Paranthropus robustus , in tegenstelling tot alle andere soorten die in deze studie zijn geanalyseerd, vertoont een ongebruikelijke oriëntatie, d.w.z. "draai", van de tandwortels, wat wijst op een lichte rotatie en heen-en-weer beweging van de onderkaak tijdens het kauwen. Andere morfologische kenmerken van de P. robustus schedel ondersteunen deze interpretatie. Bijvoorbeeld, de structuur van het glazuur wijst ook op een complexe, multidirectionele belasting, terwijl hun ongebruikelijke microslijtagepatroon mogelijk ook verzoend kan worden met een andere kaakbeweging in plaats van door kauwen van nieuwe voedselbronnen. klaarblijkelijk, het is niet alleen wat mensachtigen aten en hoe hard ze bijten dat de schedelmorfologie bepaalt, maar ook de manier waarop de kaken bij elkaar worden gebracht tijdens het kauwen.

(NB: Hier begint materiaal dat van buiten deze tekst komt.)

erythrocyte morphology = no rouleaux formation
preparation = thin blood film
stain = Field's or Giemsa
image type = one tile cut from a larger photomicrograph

De nieuwe studie toont aan dat de oriëntatie van tandwortels in de kaak veel te bieden heeft voor een beter begrip van de voedingsecologie van onze voorouders en uitgestorven neven. "Misschien hebben paleoantropologen niet altijd de juiste vragen gesteld over het fossielenbestand:in plaats van zich te concentreren op wat onze uitgestorven neven aten, we moeten ook letten op hoe ze hun voedsel kauwden", concludeert Gabriele Macho van de Universiteit van Oxford.
Kieswortelvariatie bij mensachtigen vertelt ons daarom meer dan eerder werd gedacht. "Voor mij als anatoom en tandarts, begrijpen hoe de kaken van onze fossiele voorouders werkten, is zeer onthullend, omdat we dergelijke bevindingen uiteindelijk kunnen toepassen op het moderne menselijke gebit om pathologieën zoals malocclusies beter te begrijpen", voegt Viviana Toro-Ibacache van de Universiteit van Chili en een van de co-auteurs van de studie toe.